Bring pan to a boil and transfer to the oven at 375F for about 3 hours, or until falling off the bone. Remove from the oven and let cool. Shred meat, removing as much fat as possible, and set aside.

*Hint: The braising of the short ribs can be completed the day before making the chili.

For the Chili:
Start the chili while the short ribs are braising. Roast the poblano and red peppers on a gas stovetop or grill, turning until all sides are blistered and blackened. Remove from heat and place in a plastic bag and let cool. When cooled, remove the skin from the peppers. Chop the peppers into 1/2-inch pieces and set aside.

Heat a large stockpot over medium heat. Add the oil. When stockpot is heated add the red onion and jalapenos, stirring occasionally until softened. Season with salt as needed. Add garlic and cook 1 minute. Add beer, beef stock, chipotle peppers in adobo, roasted peppers, fire roasted tomatoes, tomato sauce, tomato paste and black beans and stir until combined. Stir in garlic powder, onion powder, ancho chili powder, chipotle chili powder, oregano, pepper and cumin. Add in short rib meat when it is finished. Season with salt as needed.
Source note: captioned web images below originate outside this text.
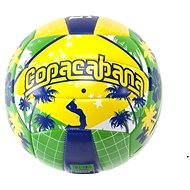 Spalding Copacabana size 5 - Beach Volleyball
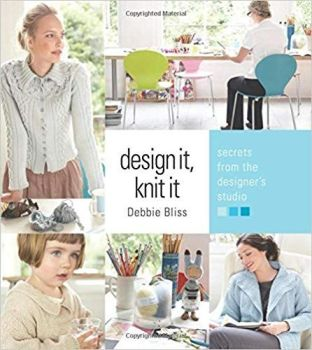 Design it, knit it by Debbie Bliss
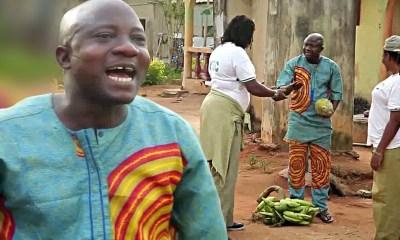 OKO KOPA (SANYERI) - 2019 Yoruba Movies | Latest Yoruba Movies 2019 New Release
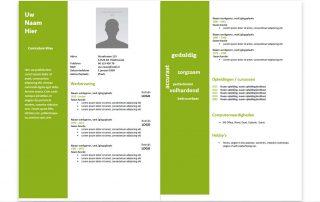 cv-templates-5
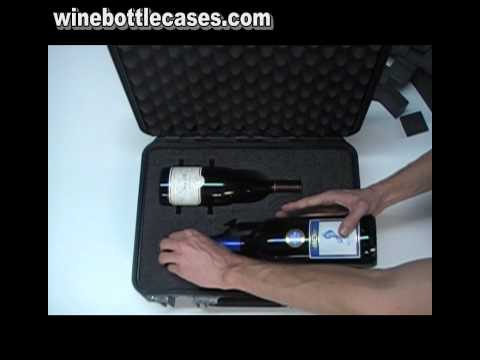 Wine Bottle Case for Shipping (Custom Foam Inserts)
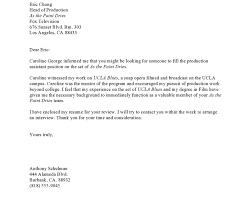 75225141366 thank you letter after informational interview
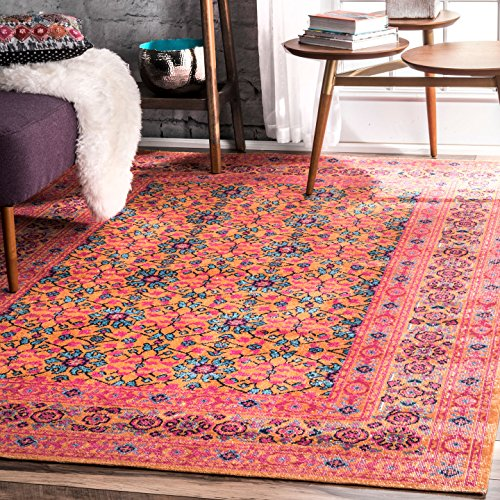 nuLOOM Mirella Vintage Area Rug, 4' x 6', Orange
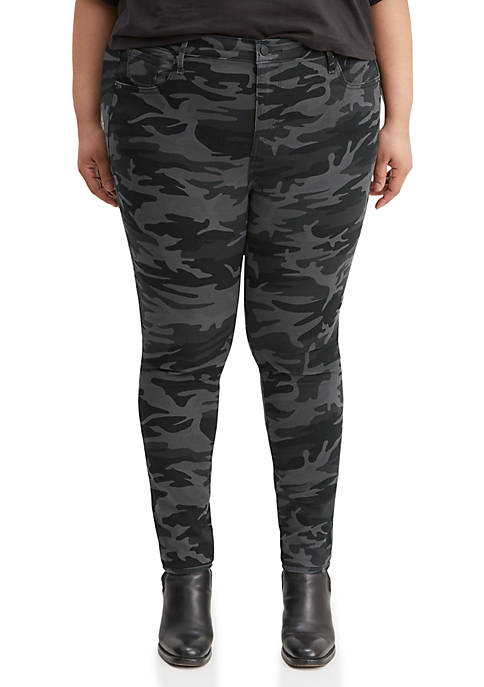 Plus Size 721 Black Camo High Rise Skinny Jeans
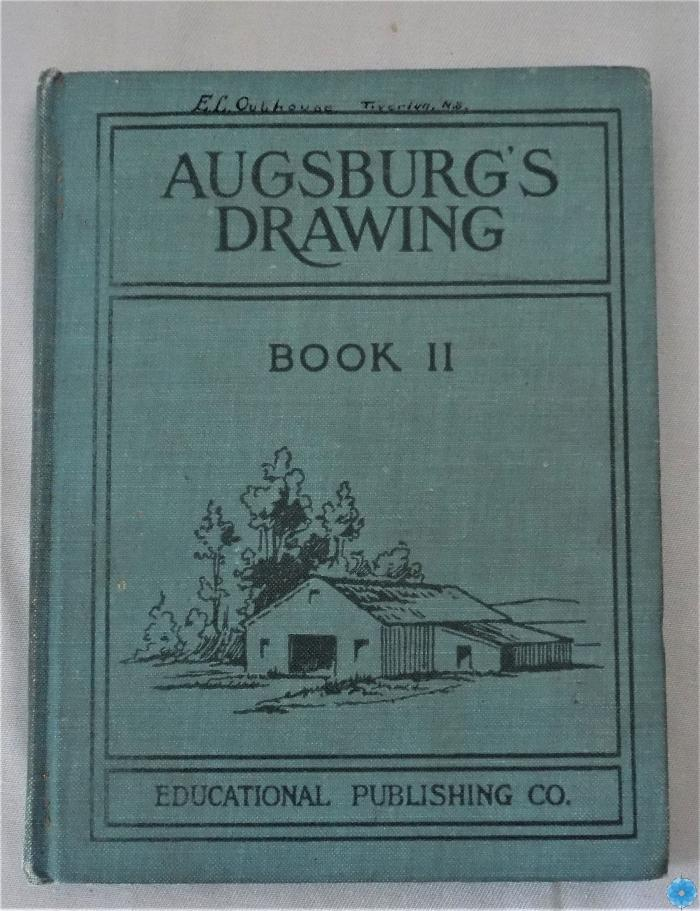 Augsburg's Drawing Book II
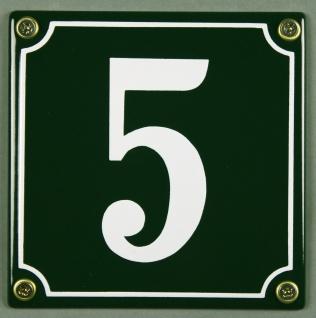 Hausnummernschild 5 grün 12x12 cm sofort lieferbar Schild Emaille Hausnummer ...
Bring to a boil and then lower heat to a simmer. Simmer at least 3 hours to combine flavors.


----------



## wdbrand (May 24, 2007)

I'd be more interested in what that mess cost than what it tasted like. You got a figure?


----------



## surfmom (Nov 3, 2012)

lol yea the ribs because I went with 1lb bone in short ribs and 1 lb boneless was about $10 the beer was $7 for a 4 pack I used 3, the fire roasted tomatoes were $1.29 x 2, I think any kind of beef except ground will work just fine because of all the cook time. I will probably try this with stew meat next time. Hubby kept saying mmmmmmmmm the whole time


----------



## dialout (Feb 5, 2011)

Man that is in depth for chili...sounds good though


----------